Re: V+ HD stuff, anything on BBC iPlayer will definitely be 50Hz, as all of their own programming is shot at this speed. I would imagine that other On Demand is also at 50Hz, but don't know for sure.
 

mdo

Standard Member
A refresh rate of 48Hz, with interpolation of one frame inbetween each of the 24fps film frame, would do that. Why do we need higher refresh rates than 48Hz ?
I thought the 96Hz might do 4:4 pulldown (in which case you still see the film as it is on disk which many film buffs like and recommend) OR it might do interpolation as an option (which film buffs don't like, depending on the film). But you seem to say 96Hz *means* interpolation.
 

Avi

Distinguished Member
1. Am I right in thinking I should avoid "100Hz" TVs then? Since this isn't a multiple of 24. Do 48Hz TVs exist? Thats all we really need isn't it? Our human eyes can't distinguish beyond that can they?

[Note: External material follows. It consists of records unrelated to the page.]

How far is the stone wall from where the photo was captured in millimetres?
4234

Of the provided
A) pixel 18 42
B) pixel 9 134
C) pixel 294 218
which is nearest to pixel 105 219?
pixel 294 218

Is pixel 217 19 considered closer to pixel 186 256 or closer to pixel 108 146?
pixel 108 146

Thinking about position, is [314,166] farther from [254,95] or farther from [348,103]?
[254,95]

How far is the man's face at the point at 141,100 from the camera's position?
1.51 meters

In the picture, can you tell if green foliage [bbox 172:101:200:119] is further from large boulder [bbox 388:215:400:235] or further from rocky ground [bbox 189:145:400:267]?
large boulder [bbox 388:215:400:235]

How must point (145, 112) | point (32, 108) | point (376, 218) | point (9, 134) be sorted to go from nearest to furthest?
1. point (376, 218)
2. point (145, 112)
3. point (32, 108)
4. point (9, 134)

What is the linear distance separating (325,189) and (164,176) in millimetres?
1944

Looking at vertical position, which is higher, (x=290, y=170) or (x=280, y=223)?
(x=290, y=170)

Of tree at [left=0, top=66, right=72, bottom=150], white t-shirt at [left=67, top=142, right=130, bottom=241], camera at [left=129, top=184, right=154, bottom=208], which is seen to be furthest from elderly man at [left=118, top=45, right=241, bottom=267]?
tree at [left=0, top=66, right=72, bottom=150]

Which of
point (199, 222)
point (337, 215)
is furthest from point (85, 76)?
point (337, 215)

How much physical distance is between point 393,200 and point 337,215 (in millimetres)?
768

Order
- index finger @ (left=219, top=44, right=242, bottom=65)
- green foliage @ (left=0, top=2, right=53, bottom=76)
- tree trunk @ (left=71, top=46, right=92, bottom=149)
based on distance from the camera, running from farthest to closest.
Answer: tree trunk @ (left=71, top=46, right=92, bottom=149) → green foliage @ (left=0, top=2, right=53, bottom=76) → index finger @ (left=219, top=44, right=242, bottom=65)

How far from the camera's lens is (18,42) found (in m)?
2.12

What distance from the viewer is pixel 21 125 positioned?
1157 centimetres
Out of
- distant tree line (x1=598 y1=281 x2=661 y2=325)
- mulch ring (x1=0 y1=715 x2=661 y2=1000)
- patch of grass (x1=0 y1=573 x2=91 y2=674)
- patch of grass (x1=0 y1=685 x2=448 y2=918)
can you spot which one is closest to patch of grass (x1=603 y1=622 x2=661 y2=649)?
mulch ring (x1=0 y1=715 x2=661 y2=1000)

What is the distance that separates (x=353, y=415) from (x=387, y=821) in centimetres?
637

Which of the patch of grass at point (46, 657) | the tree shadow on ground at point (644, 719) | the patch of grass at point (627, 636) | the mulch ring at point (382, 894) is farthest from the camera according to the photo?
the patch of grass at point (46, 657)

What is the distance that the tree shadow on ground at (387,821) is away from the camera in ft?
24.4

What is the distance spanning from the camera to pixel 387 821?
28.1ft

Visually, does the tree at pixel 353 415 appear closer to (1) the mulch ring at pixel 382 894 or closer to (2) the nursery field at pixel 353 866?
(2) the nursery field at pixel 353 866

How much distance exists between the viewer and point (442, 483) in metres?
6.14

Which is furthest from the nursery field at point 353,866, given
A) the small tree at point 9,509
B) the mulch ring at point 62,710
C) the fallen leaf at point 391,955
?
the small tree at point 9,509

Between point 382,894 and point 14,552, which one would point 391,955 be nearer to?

2. I was thinking of getting Virgin Media (V+ box). This has iPlayer HD and streaming movies HD on demand I believe. Will it be ok with my current TV ? Since its impossible to display even-pulldown at the original film speed on my TV, what would I see from that service ?

Thanks again!


Usually the "100hz" term applies to PAL broadcast material. I think originally it was a features of the later CRT based displays to overcome the perception of flicker. I'm not sure if it means the same across different display techs that use the 100hz label. My guess is it may also be associated with the reduction of motion smear/blur on some display techs particularly with interlaced video material. 100hz shouldn't be applied to 24hz Blu-ray and the display should switch to a different refresh rate that is a multiple of 24. Some display techs work fine at 48hz whilst others may no look so good largely due to the physiology of human visual perception.

Some displays techs use a refresh rate that is multiple of the input rate. Often this is to help overcome some issue with the display tech. Providing the refresh rate is an integer multiple of the input most people won't have an issue from simple frame repeat. Obviously frame interpolation is something different and may have undesirable results.